## Intro to probability theory – part 2

Ce billet a été traduit de sa version originale en français : Probabilités – Partie 2.

After the previous post about probability theory, here’s the second part, in which I’ll talk about random variables.

The idea of random variables is to have some way of dealing with events for which we do not exactly what happens (for instance, we roll a die), but still want to have some idea of what can happen. The die example is pretty simple, so using random variables may be a bit overkill, but let’s keep examples simple for now.

For a given experiment, we consider a variable, called $X$, and look at all the values it can reach with the associated probability. If my experiment is “rolling a die and looking at its value”, I can define a random variable on the value of a 6-sided die and call it $X$. For a full definition of $X$, I need to provide all the possible values of $X$ (what we call the random variable’s domain) and their associated probabilities. For a 6-sided die, the values are the numbers from 1 to 6; for a non-loaded die, the probabilities are all equal to $\displaystyle \frac 1 6$. We can write that as follows: $\displaystyle \forall i \in \{1,2,3,4,5,6\}, \Pr[X = i] = \frac 1 6$

and read “for all $i$ in the set of values {1,2,3,4,5,6}, the probability that $X$ takes the value $i$ equals $\displaystyle \frac 1 6$.

One of the basic ways to have an idea about the behaviour of a random variable is to look at its expectation.
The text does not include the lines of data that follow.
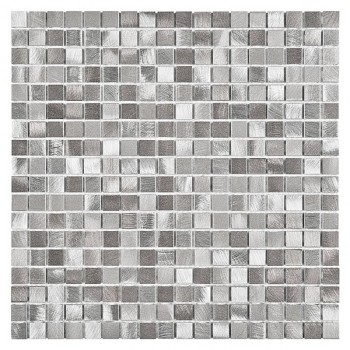Allumi dark mix 15 (plaster 30x30)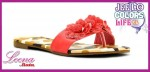 Leena by Bata Summer Collection 2013 for Women 006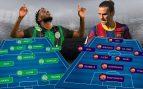 Ferencvaros-Barcelona: Plan B para ser primeros
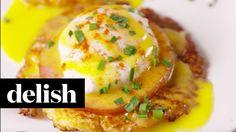 Cooking Cauliflower Benedict Video – Cauliflower Benedict Recipe How To Video Breakfast Items, Low Carb Breakfast, Breakfast Recipes, Paleo Recipes, Low Carb Recipes, Cooking Recipes, Cauliflower Dishes, Cooking Cauliflower, Brunch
The expectation of a random variable can be seen as its average value, or as “suppose I roll my die 10000 times, and I average all the results (summing all the results and dividing by 10000), what result would I typically get?”

This expectation (written $E[X]$) can be computed with the following formula: $E[X] = \displaystyle \sum_{i \in \text{dom}(X)} \Pr[x = i] \times i$

which can be read as “sum for all elements $i$ in the domain of $X$ of the probability that $X$ takes the value $i$, times $i$. In the die example, since the domain is all the integer numbers from 1 to 6, I can write $\displaystyle \sum_{i=1}^6 \Pr[X = i] \times i$

which I can in turn expand as follows: \begin{aligned}E[X] &=& 1 \times \Pr[X = 1] + 2 \times \Pr[X = 2] + 3 \times \Pr[X = 3] \\ &+& 4 \times \Pr[X = 4] + 5 \times \Pr[X = 5] + 6 \times \Pr[X = 6]\end{aligned}

Since, for my die, all the probabilities are equal to $\displaystyle \frac 1 6$, I can conclude with $\displaystyle E[X] = \frac 1 6 \times (1 + 2+3+4+5+6) = \frac{21}{6} = 3.5$

So the average value of a die over a large number of experiments is 3.5, as most tabletop gamers would know 😉

Now let’s look at a slightly more complicated example. Suppose that I have $n$ dice, and that I want to know how many 6s I can expect in my $n$ dice. From a handwavy point of view, we know that we will not get an exact answer for every time we roll $n$ dice, but that we can get a rough answer. There’s no reason there should be more or less 6s than 1s, 2s, 3s, 4s or 5s, so generally speaking the dice should be distributed approximately equally in the 6 numbers, so there should be approximately $\displaystyle \frac n 6$ 6s over $n$ dice. (The exception to that being me playing Orks in Warhammer 40k, in which case the expected number is approximately 3 6s over 140 dice.) Let us prove that intuition properly.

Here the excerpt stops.